Exkurs: Pomodoro-Technik
Timeboxing wird oft in einem Atemzug mit der Pomodoro-Technik genannt. In dieser von Francesco Cirillo in den 1980er-Jahren entwickelten Zeitmanagement Methode folgst Du einem dauerhaften Wechsel zwischen Arbeits- und Pausenintervallen. Dabei dauert jede Arbeitsphase genau 25 Minuten, gefolgt von einer 5-minütigen Pause. Mit Ablauf der Arbeitsphase hakst Du die erledigten Aufgaben ab, schnaufst für 5 Minuten durch und gehst anschließend in ein neues Intervall. Nach dem vierten Arbeitsintervall folgt eine ausgedehnte 30-minütige Pause, dann beginnt die nächste Session.
Mehrwerte von Timeboxing
Das Timeboxing und der damit verbundene Wechsel zwischen Anspannung / Konzentration und Entspannung / Reflexion hat gleich mehrere Vorteile. Diese Effekte machen Timeboxing nicht nur zu einem gut klingenden Gimmick, sondern zu einem wertvollen Begleiter einer produktiven modernen Arbeitswelt.
Timeboxing kontert Parkinson's Law
Parkinson’s Law besagt, dass sich Arbeit genau in dem Maß ausdehnt, wie Zeit für ihre Erledigung zur Verfügung steht. Das heißt, je mehr Zeit zur Verfügung steht, desto mehr zu erledigende Aufgaben tauchen auf einmal auf und desto länger dauert auch ihre Bearbeitung. Damit sind Timeboxes ein idealer Konter gegen diese von Parkinson beobachtete Tendenz und vor allem in Teams und Organisationen wertvoll, die (zu) kompliziert denken oder bürokratisch geprägt sind.
Fokus statt Multitasking
Timeboxes erfordern eine hohe Aufmerksamkeit auf die ausgewählten Frage- und Aufgabenstellungen. Statt dich also ablenken zu lassen und dem Mythos des Multitasking zu unterliegen, erreichst Du mit der Timebox einen extrem hohen Fokus auf relevante Aufgaben. Das macht Timeboxing vor allem für Aufgabenstellungen interessant, die etwas schwieriger zu begreifen sind und die mitunter auch besser in einer kleinen Gruppe als von einer einzelnen Person bearbeitet werden.

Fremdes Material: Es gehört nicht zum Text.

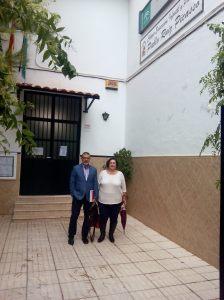 José Manuel Serrato y Trini Díaz en el Colegio Picasso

Timeboxing produziert “done work” und fördert die Motivation
Der Volksmund weiß, dass “probieren über studieren” geht. Und je nach Aufgabenstellung zwingt dich auch eine Timebox konkrete Arbeitsergebnisse auf Papier zu bringen, statt Dinge zu zerreden. Denn für heiße Luft bleibt einfach keine Zeit, stattdessen “machst Du” und planst mit Abschluss der Timebox die nächsten Schritte. Dabei ist der Umstand, dass Du mit Abschluss der Timebox ein konkretes Ergebnis produziert hast, noch ein zusätzlicher Motivationsschub. Das ist gerade bei sehr umfangreichen Aufgabenstellungen sehr wertvoll, wenn durch das Setzen einer konsequenten Timebox die ersten Erfolge und Schritte sichtbar werden. Welche Wirkung konkreter Fortschritt in der Arbeit hat, die einem etwas bedeutet, zeigen zwei Autoren eindrucksvoll im hbr Artikel “The power of small wins”.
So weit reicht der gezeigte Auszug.